In the high-density suburbs of Lusaka, Zambia’s capital, local chicken sellers complain that Chinese traders are stealing their customers by getting up earlier each morning, successfully outcompeting the traditional indigenous vendors. “They get to the markets too early,” they told me when I asked about Chinese petty merchants in Lusaka. “Their chickens are cheaper, too,” they said, because they come subsidized from China. Naturally, Africans in Lusaka want to curb Chinese competition, calling it unfair.
So do local vendors in Kampala, the commercial center of Uganda, object to the hundreds of Chinese traders who have moved into stalls near their own, selling much the same merchandise? Protests in late April and early May roiled the normally placid, now turbulent, waters of commerce in Kampala. “Leave our markets,” said the placards that Ugandan traders held aloft as they tramped from traditional trading centers to municipal offices. Blowing whistles and shouting as they marched, the traders demanded that their government bar Chinese competition.
The Ugandan government says that it will address the problem. But persons with valid work permits (which many of the Chinese traders possess) cannot be prevented from operating in the public markets of Kampala or other Ugandan towns where protests against Chinese success have occurred. Nor can the Chinese be barred in Lusaka or the many other cities and towns throughout sub-Saharan Africa where Chinese traders are a constant presence alongside locals, for decades accustomed to having customers to themselves.
After India, China is Uganda’s second largest source of imports. It is also the second largest source of foreign direct investment. China is constructing major facilities throughout Uganda, including a pipeline to carry oil to the Indian Ocean coast, several major hydropower dams on the Blue Nile River, and a modern express highway between Kampala and Entebbe, the nation’s capital on Lake Victoria.
The government of Uganda hardly wants to displease a major investor and major donor.
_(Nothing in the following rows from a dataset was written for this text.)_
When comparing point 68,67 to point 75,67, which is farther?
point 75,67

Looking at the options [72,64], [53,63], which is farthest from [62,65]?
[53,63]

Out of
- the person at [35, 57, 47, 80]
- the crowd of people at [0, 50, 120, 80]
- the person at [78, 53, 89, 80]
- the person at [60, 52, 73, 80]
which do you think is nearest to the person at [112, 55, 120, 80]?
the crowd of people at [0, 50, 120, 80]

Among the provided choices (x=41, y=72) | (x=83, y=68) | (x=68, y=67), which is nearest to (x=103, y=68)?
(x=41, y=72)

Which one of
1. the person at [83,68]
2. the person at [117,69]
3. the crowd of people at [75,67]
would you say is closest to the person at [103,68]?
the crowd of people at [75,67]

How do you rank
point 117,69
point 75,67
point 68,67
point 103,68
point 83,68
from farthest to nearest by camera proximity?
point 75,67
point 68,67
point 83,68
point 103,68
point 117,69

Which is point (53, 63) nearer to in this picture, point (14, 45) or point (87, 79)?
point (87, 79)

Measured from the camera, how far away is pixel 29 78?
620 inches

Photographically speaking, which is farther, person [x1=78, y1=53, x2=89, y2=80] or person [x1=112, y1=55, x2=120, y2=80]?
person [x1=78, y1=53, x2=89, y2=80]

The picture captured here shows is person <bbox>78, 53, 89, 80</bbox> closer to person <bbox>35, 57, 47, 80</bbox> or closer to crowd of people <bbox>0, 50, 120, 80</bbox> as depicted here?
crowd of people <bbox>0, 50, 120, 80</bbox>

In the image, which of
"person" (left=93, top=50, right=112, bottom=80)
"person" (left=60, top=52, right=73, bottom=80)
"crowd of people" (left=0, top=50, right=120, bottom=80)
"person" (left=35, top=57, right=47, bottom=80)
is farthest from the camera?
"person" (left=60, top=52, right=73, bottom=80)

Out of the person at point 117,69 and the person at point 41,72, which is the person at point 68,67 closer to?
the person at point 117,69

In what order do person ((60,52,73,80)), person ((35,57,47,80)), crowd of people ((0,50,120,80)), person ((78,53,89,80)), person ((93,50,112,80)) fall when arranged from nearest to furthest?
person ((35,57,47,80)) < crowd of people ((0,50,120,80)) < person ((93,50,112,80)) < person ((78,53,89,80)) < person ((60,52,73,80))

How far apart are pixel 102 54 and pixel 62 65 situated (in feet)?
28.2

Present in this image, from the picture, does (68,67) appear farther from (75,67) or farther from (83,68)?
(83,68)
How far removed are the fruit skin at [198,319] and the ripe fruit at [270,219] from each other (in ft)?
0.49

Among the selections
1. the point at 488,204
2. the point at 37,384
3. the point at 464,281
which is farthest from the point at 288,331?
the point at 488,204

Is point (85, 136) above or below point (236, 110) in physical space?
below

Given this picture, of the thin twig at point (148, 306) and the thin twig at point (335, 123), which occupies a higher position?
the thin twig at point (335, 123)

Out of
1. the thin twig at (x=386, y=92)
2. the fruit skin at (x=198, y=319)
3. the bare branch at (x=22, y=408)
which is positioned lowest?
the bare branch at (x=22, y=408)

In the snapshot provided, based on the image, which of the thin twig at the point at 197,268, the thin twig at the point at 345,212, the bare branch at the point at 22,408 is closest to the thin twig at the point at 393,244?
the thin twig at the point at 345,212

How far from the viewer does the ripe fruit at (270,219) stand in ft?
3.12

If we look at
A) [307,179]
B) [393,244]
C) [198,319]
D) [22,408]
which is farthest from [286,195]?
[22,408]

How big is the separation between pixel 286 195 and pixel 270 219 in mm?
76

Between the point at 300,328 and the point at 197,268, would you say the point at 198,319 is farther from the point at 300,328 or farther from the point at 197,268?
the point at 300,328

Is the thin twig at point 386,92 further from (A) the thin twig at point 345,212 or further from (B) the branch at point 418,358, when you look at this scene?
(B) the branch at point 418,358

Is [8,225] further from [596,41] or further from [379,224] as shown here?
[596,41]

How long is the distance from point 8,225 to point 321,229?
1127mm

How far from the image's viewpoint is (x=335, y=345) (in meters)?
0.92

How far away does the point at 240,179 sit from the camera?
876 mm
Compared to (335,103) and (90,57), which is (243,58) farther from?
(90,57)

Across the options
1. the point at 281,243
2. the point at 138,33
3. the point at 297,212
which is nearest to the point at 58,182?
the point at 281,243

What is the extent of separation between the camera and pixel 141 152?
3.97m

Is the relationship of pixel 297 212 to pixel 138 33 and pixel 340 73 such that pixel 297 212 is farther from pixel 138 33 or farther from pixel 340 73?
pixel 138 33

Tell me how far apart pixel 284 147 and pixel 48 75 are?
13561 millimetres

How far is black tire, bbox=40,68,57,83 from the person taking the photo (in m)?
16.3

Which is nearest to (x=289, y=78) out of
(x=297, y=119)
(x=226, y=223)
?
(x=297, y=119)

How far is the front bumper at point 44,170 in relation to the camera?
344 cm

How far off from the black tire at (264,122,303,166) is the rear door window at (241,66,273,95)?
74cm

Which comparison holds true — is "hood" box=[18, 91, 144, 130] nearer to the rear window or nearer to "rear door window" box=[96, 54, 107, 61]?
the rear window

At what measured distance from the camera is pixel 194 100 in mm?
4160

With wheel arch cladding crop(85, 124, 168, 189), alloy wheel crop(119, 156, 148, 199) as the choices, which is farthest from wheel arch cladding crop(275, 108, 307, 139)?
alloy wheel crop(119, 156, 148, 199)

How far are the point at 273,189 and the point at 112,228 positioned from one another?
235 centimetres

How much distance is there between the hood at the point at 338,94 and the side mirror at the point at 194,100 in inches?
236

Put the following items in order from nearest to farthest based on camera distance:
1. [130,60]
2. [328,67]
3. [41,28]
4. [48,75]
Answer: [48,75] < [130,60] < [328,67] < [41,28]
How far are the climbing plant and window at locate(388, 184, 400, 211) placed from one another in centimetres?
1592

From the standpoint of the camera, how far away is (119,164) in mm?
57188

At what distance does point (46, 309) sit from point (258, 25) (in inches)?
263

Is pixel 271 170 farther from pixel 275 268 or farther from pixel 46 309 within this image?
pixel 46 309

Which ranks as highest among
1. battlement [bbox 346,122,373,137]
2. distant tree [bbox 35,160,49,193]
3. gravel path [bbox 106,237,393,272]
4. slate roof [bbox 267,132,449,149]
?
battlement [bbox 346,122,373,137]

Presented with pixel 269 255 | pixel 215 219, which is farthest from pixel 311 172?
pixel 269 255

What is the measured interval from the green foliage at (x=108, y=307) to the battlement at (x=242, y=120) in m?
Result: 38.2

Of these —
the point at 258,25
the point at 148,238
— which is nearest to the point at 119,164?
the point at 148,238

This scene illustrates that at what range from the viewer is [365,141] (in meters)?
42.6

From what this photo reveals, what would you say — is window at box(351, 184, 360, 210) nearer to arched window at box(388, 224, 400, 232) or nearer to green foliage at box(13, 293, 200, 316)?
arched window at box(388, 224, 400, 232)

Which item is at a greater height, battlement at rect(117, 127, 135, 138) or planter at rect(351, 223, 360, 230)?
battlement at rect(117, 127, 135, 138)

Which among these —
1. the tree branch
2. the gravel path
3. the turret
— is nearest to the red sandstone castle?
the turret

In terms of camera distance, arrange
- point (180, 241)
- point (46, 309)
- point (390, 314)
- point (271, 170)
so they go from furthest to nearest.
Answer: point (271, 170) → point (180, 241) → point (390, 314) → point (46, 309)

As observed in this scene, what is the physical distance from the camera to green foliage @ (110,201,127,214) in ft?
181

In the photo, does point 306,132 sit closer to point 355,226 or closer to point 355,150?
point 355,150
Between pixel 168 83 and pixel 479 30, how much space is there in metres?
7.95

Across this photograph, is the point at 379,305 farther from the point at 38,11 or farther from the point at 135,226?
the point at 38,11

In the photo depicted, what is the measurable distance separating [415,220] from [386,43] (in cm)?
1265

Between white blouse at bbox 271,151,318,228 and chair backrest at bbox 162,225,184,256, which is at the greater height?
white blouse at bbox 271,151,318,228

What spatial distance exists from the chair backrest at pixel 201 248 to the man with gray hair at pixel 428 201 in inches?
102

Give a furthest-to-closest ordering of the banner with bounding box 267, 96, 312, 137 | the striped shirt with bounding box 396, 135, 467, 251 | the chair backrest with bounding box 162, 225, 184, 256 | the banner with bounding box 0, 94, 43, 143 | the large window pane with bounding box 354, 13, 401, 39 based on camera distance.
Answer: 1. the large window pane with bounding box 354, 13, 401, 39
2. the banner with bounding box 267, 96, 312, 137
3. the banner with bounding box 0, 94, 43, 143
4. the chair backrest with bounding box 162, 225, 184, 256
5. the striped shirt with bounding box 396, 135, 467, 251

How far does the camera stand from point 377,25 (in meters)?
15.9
It managed to persuade the traders to call off a contemplated three-day strike that had the potential to close down commercial Kampala. But, like Zambian and other governments, it professes itself unready to prevent Chinese merchants from operating in indigenous markets.
The problem remains that Ugandan petty merchants believe not that Chinese are sharper traders than they are but that they are subsidized by the Chinese government, meaning unfair competition. Ugandan and Zambian traders refuse to believe that they are out-hustled. Just as the Trump administration in the United States asserts that China dumps raw steel on world market, selling its own glut of steel below cost, so the vendors of Uganda and Zambia are confident that Chinese traders in their countries can only provide imported goods at lower cost because they are somehow subsidized with export rebates from the Chinese government. Further, the Ugandans are sure that many of the Chinese merchants with whom they compete entered the country claiming to be large-scale investors when their real intentions were to open up small shops selling the same products that the Ugandans sell.
According to the Ugandan Ministry of Finance’s Investment and Privatization section, “It is not anywhere in our policy that we want foreigners to come and trade in the country. We want these foreigners to come and invest in our country as investors…. And when we license an investor we do not want them to end [up] downtown.”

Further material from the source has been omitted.